One Response to “Stock selloff? It’s the same old story with financial news networks: much ado about something”

  1. Roger Zimmermann Says:

    Great story. Reminds me to re-read “The Black Swan” again. These stockmarket people are very full of themselves to say the least.

TASKS TO COMPLETE =>
[a] Reproduce the comment above from "One Response to" up to and including "say the least.".
[b] Summarize the comment above in two sentences.

Collection entries
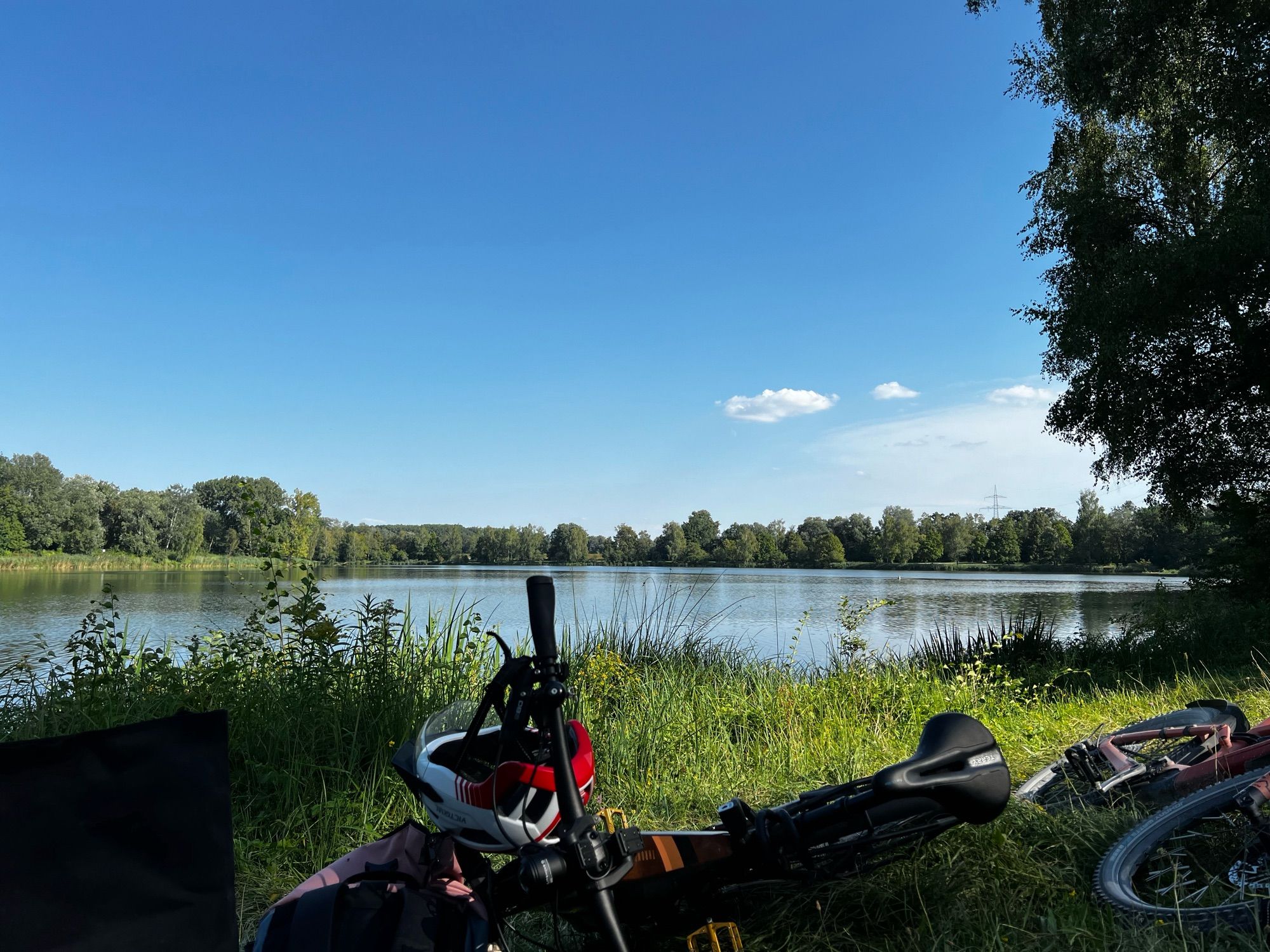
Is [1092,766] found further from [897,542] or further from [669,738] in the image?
[897,542]

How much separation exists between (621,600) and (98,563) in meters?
30.5

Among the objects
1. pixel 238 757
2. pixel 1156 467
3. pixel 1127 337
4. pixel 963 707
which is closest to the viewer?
pixel 238 757

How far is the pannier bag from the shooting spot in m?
1.47

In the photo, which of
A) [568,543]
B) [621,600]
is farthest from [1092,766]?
[568,543]

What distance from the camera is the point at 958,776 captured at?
5.85ft

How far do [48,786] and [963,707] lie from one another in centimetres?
582

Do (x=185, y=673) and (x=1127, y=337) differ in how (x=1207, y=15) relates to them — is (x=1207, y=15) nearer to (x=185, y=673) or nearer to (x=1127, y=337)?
(x=1127, y=337)

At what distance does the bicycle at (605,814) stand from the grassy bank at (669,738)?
1.35 ft

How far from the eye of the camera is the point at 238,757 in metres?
4.06

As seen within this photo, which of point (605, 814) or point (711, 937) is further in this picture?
point (605, 814)

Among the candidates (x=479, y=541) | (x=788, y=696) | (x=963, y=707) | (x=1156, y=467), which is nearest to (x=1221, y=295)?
(x=1156, y=467)

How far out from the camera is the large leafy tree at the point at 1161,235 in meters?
9.87

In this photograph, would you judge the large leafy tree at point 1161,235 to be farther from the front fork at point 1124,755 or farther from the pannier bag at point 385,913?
the pannier bag at point 385,913

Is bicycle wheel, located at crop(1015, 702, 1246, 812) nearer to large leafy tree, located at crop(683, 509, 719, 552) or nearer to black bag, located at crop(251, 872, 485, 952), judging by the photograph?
black bag, located at crop(251, 872, 485, 952)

OUTPUTS FOR THE TASKS =>
[a]
One Response to “Stock selloff? It’s the same old story with financial news networks: much ado about something”

  1. Roger Zimmermann Says:

    Great story. Reminds me to re-read “The Black Swan” again. These stockmarket people are very full of themselves to say the least.

[b] Roger Zimmermann responds to a post about a stock selloff and financial news networks, calling it a great story that reminds him to re-read "The Black Swan." He adds that stock market people are very full of themselves, to say the least.